表面のなめらかな本格的な石鹸を、苛性ソーダを使うことなく作ることが出来たらよくないですか。

以前に、石鹸の塊を細かく削って、それを固め直すという方法で手作り(リメイク)したのですが、
どうしても表面がゴツゴツとしてしまい、求めている物とは違う。 できれば、お洒落な雑貨屋さんなんかにあるような、苛性ソーダを用いて作られた感じの 表面が「なめらか」なものを安全に作りたい。
そう思って、色々と調べていくつか試してみました。 その結果、自分なりにですが満足のいくものが出来るようになりました。 以下は、その時の備忘録です。

使用する材料としては、パーム油がベースの、石鹸素地100%で出来た既存の石鹸を使用します。
なお、すべての種類の石鹸で作れるのかどうかは分かりません。


まず、どうしたら「なめらか」になるのかを、色々と試してみました

細かく削った石鹸

既存の石鹸を材料とした場合、どうしたら表面がゴツゴツとせずに「なめらかで均一」なものを作る(リメイクする)ことが出来るのか、
3つのパターンを試してみました。
ちなみに、作り直したり リメイクしたりすることをリバッチというらしいです。

まず基本の材料は、以前に「手でこねて」手作りした時と同じように、石鹸を細かく削ったものを使用します。

条件としては、細かく削ったものを各50gずつ用意して、そこに水分を加えてから、3パターンのそれぞれの方法で作ります。

パターン(ふやかしてから潰すだけ)

以前に、「手でこねて」作った時と同じ方法です。 ただし、ふやかす時間をかなり長くしてみました。
まず、材料をポリ袋に入れて、素地と水分をある程度均一に混ぜてから、水分が蒸発して乾燥しないように、空気とは遮断した状態で2日間寝かせて素地をふやかしました。
その理由は、よくお風呂の中に濡れたまま石鹸を置いておくと、ふやけて少し溶けた状態になってしまいますが。
それを利用して、少しでも素地の「ツブツブ感」を無くし「なめらかで均一」な見た目にすることが出来ないかというものです。

結果は…。以前とそれほど変わりませんでした。

↓以前作った方法はこちら
最も簡単な、ハンドメイド石鹸の作り方
パターン(電子レンジで溶かす)

熱を加えると、軟らかくなって「なめらか」に出来るらしいので、ボウルに材料を入れて、レンジで加熱してみました。
すると、少し透明っぽくなり 軟らかくもなってきたので、よし!これでなめらかになるぞ!と思ったのですが、
その後、冷めてくると、レンジでチンしていない時よりも逆に硬めになってきて、練れば練るほどボロボロともろくなり固まり難くなってしまいました。
失敗したかなと思ったのですが、ただ単に加熱不足だったようで、さらに加熱をするとしっかりと溶けてくれて キレイなものが出来ました。

詳しい作り方(下に移動)
パターン(湯煎して溶かす

次は、湯煎でも軟らかく「なめらか」になるらしいので、材料をステンレスのボウルに入れて、軟らかくなるまで湯煎してみました。
途中で、おやっ ということもありましたが、しっかりと溶けて キレイなものが出来ました。

★ ★ ★ ★ ★ ★ ★

取り組む課題:
(A) 本文をもとに、次の問いに答えてください。
(i) 3つのパターンで、細かく削った石鹸をそれぞれ何gずつ用意しましたか。
(ii) 「ふやかしてから潰すだけ」のパターンでは、素地を何日間寝かせましたか。
(iii) 作り直したりリメイクしたりすることを何というらしいと書かれていますか。
(B) 本文の「パターン(ふやかしてから潰すだけ)」から「結果は…。以前とそれほど変わりませんでした。」までの部分を、一字も変えずに打ち直してください。
(C) 本文の「なお、すべての種類の石鹸で作れるのかどうかは分かりません。」という一文を英語に訳してください。
このあとに続く行は、どの課題にも使いません。

演習データ:
★ ★ ★ ★ ★ ★ ★

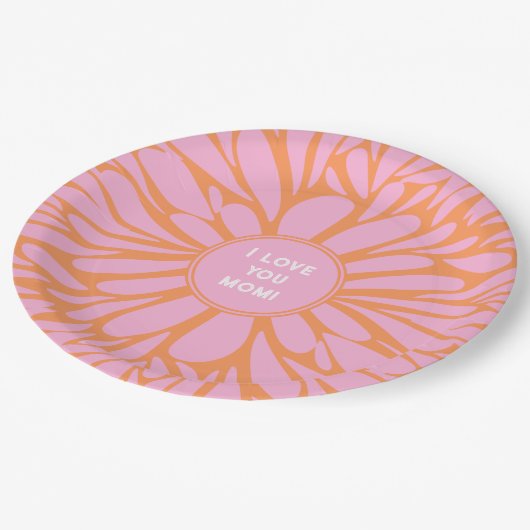 Ich Liebe, dass du Mama blühend plattiert pastellf Pappteller (Schrägansicht)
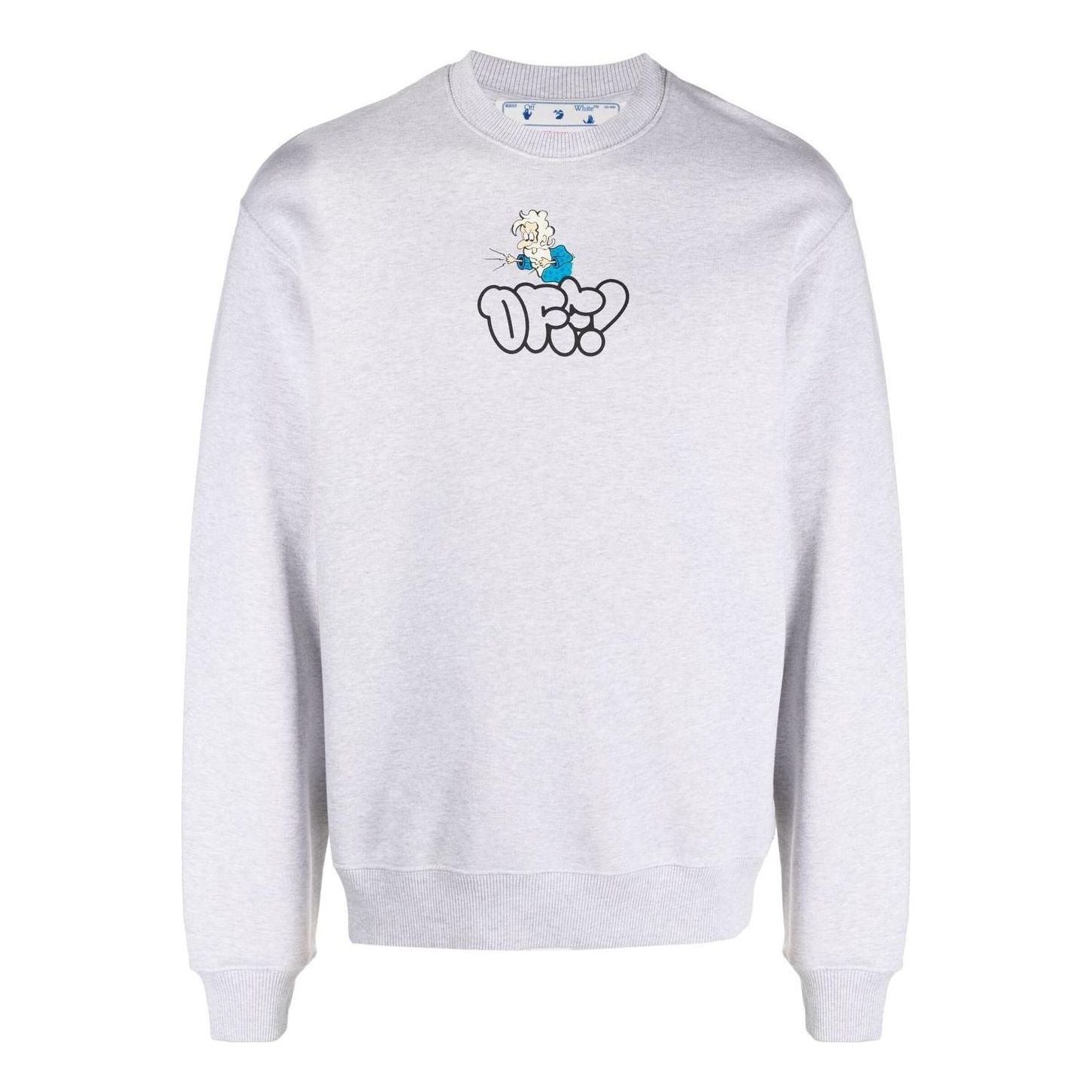 Men's Off-White SS22 Logo Cartoon Printing Round Neck Pullover Loose Fit Gray OMBA057S22FLE0120857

★ ★ ★ ★ ★ ★ ★

課題の解答:
(A)
(i) 各50gずつ
(ii) 2日間
(iii) リバッチ

(B)
パターン(ふやかしてから潰すだけ)

以前に、「手でこねて」作った時と同じ方法です。 ただし、ふやかす時間をかなり長くしてみました。
まず、材料をポリ袋に入れて、素地と水分をある程度均一に混ぜてから、水分が蒸発して乾燥しないように、空気とは遮断した状態で2日間寝かせて素地をふやかしました。
その理由は、よくお風呂の中に濡れたまま石鹸を置いておくと、ふやけて少し溶けた状態になってしまいますが。
それを利用して、少しでも素地の「ツブツブ感」を無くし「なめらかで均一」な見た目にすることが出来ないかというものです。

結果は…。以前とそれほど変わりませんでした。

(C) Note that I don't know whether this can be made with every type of soap.